* [Written request]
Locate every line in the rows below that contains the string "trousers", and copy each one. Treat uppercase and lowercase as different.

┄┄┄┄┄┄┄┄┄┄

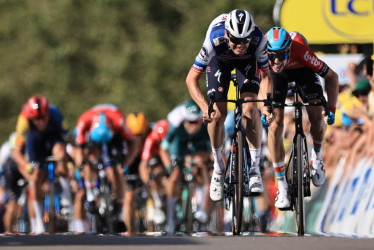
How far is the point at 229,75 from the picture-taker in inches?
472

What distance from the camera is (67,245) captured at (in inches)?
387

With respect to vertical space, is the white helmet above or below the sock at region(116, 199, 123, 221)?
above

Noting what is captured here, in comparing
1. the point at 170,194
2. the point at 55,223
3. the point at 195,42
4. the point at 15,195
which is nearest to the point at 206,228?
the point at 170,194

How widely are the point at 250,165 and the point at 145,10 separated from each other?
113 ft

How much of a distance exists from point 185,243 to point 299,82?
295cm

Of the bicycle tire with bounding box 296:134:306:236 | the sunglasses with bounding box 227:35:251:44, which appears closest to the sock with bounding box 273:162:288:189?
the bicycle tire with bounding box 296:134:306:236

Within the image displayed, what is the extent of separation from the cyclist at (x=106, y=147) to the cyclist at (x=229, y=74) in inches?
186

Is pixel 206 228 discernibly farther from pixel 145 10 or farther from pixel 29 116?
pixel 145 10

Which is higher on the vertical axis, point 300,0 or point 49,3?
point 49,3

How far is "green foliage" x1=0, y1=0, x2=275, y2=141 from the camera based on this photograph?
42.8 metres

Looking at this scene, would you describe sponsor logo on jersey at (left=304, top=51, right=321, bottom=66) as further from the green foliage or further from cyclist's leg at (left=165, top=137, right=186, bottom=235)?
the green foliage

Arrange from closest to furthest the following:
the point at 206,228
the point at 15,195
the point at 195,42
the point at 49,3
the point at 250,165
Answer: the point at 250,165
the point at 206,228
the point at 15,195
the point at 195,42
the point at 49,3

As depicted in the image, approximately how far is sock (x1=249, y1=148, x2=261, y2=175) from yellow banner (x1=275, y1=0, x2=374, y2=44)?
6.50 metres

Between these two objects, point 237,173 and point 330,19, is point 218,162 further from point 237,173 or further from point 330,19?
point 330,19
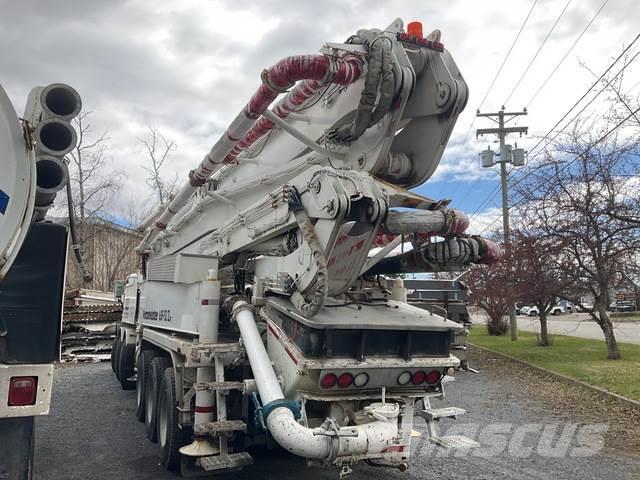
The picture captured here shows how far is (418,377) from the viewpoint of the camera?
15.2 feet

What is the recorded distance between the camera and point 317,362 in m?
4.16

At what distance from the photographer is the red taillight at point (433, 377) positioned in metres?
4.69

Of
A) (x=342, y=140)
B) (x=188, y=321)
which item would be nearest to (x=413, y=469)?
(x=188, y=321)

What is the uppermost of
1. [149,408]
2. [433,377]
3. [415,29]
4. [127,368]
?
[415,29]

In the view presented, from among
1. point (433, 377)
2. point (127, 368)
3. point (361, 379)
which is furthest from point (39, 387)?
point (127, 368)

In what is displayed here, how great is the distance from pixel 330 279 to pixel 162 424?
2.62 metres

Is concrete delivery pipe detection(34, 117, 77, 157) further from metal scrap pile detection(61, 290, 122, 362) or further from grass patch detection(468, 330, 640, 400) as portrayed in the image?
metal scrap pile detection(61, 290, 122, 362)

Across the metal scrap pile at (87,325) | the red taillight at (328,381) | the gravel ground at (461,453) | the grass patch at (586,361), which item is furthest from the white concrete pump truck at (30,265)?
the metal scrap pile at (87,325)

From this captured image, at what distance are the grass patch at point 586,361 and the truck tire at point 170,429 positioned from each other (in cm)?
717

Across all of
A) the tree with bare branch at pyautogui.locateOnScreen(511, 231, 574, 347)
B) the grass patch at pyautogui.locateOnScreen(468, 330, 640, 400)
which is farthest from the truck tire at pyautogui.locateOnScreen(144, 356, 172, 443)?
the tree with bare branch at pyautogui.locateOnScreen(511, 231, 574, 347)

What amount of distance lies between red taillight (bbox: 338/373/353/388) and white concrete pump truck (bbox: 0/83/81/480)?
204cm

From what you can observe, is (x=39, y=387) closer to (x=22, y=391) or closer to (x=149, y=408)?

┄┄┄┄┄┄┄┄┄┄

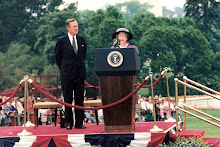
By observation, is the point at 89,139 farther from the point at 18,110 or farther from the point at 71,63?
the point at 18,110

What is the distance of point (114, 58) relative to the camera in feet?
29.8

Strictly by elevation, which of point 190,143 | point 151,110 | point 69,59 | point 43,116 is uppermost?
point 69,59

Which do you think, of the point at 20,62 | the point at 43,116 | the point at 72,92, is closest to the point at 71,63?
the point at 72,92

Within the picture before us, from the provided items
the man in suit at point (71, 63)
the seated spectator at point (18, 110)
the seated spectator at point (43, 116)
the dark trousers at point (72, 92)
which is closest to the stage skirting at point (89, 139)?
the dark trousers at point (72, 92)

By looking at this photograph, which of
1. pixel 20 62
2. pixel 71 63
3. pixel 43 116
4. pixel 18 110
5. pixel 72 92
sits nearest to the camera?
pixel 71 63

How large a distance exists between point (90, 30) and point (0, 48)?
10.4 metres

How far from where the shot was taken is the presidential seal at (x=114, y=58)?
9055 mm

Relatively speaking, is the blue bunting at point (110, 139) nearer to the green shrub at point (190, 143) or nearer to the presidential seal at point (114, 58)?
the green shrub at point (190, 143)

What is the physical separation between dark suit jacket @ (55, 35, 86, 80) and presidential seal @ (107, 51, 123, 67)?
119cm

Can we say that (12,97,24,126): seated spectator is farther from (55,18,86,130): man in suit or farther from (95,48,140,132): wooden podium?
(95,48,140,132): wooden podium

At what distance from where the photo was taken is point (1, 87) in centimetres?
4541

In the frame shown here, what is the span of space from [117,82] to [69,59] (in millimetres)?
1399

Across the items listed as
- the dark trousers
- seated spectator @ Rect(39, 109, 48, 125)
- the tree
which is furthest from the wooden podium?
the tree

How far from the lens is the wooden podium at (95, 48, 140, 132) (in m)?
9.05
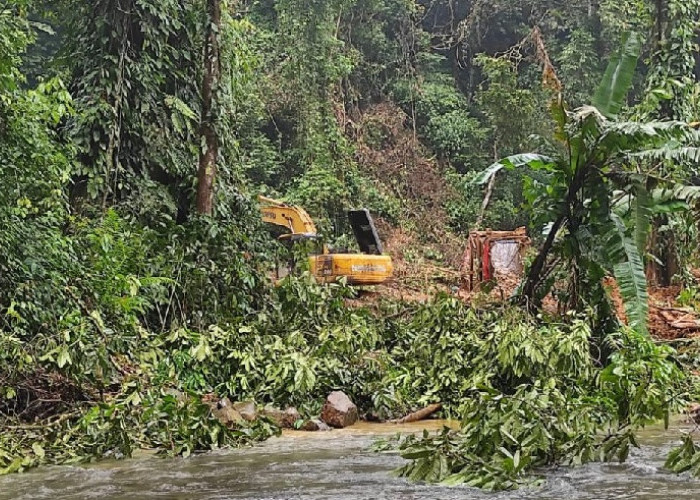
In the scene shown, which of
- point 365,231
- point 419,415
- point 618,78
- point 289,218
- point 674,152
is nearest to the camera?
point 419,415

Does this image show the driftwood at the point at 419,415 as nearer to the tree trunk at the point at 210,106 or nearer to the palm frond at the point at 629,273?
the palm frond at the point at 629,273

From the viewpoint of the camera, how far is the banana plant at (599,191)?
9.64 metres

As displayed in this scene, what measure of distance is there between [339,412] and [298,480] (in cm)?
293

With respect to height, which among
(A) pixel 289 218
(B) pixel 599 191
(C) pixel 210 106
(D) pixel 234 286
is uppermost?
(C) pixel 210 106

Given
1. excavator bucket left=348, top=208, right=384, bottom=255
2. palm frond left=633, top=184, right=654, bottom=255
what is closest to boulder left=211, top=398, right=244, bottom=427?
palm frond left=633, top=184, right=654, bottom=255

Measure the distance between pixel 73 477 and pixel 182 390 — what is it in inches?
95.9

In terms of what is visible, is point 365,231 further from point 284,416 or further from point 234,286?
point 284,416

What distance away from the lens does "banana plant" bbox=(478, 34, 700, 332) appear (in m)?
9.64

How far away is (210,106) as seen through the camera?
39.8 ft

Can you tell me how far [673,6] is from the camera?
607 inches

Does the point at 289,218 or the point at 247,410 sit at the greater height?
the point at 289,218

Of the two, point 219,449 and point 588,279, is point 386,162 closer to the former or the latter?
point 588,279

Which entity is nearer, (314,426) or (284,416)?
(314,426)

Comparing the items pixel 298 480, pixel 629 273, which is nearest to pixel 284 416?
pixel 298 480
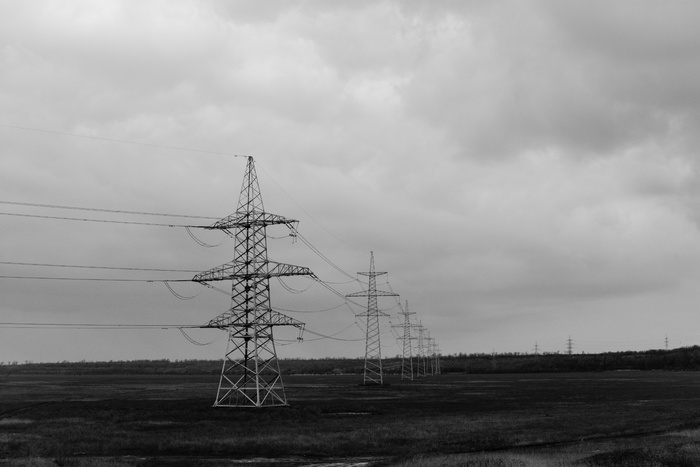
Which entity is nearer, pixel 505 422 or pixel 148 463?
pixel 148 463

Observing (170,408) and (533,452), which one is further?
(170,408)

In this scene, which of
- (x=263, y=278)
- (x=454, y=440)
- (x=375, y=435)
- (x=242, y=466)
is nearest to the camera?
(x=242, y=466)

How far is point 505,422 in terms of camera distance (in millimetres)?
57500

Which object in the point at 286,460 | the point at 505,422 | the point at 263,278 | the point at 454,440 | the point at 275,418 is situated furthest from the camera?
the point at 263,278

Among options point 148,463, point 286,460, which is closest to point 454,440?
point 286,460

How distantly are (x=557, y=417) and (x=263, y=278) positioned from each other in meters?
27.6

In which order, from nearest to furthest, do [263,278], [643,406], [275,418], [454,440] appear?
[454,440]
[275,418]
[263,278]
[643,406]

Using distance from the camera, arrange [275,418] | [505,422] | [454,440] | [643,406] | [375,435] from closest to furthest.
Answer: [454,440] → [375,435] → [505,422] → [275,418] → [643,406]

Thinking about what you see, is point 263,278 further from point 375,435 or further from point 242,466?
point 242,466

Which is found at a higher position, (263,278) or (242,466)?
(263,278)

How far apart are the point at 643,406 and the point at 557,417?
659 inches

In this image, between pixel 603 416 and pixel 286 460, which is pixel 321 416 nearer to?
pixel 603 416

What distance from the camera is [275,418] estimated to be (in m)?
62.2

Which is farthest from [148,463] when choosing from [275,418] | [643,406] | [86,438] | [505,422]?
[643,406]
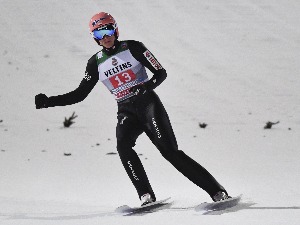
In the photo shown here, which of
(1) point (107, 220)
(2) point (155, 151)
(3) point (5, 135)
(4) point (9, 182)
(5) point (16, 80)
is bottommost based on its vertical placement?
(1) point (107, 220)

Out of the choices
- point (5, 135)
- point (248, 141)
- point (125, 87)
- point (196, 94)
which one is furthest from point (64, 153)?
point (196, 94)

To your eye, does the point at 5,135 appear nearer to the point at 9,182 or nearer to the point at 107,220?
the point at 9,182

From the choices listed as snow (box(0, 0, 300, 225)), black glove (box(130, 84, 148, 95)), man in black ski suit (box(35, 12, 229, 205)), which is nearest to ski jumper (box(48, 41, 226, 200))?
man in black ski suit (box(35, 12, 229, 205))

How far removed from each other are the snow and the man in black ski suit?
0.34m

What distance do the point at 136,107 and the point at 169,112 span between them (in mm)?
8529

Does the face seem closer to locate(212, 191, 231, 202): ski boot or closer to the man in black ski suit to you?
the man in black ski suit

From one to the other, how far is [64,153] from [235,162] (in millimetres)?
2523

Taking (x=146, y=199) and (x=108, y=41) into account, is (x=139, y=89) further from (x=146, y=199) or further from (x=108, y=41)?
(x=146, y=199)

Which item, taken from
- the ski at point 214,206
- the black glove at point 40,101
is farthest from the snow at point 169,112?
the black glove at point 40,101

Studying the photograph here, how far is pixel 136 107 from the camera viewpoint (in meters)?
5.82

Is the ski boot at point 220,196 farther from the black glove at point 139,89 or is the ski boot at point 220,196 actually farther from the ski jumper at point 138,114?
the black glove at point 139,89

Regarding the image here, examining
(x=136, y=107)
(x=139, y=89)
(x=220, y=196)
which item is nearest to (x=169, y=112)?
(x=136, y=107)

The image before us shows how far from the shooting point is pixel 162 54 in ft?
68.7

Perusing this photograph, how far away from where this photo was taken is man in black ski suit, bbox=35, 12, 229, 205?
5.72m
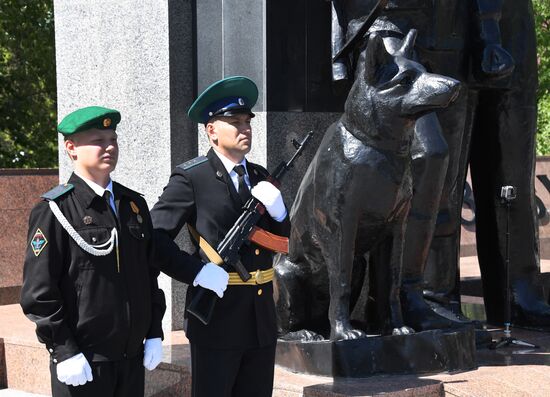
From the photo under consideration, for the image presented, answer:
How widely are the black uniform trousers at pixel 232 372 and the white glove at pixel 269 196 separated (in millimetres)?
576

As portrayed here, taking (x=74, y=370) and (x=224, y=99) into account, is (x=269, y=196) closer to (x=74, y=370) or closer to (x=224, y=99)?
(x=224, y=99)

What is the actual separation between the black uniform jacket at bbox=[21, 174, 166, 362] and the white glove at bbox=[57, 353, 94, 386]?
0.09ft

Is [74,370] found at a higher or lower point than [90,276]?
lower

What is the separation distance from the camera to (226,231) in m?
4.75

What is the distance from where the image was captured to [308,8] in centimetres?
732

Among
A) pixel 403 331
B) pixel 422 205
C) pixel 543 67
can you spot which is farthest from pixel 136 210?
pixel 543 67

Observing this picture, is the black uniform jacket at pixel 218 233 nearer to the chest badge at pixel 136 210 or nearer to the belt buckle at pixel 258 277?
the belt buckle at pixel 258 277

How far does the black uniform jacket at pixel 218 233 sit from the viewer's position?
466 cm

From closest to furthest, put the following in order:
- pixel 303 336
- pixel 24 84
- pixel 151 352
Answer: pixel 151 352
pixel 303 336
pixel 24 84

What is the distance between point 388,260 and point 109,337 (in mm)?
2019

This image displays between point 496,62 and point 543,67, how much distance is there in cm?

┄┄┄┄┄┄┄┄┄┄

* [Written answer]
the dark trousers at point (72, 92)
the dark trousers at point (72, 92)
- the dark trousers
How widely are the black uniform trousers at pixel 232 372 and the white glove at pixel 269 196 separated (in millimetres)?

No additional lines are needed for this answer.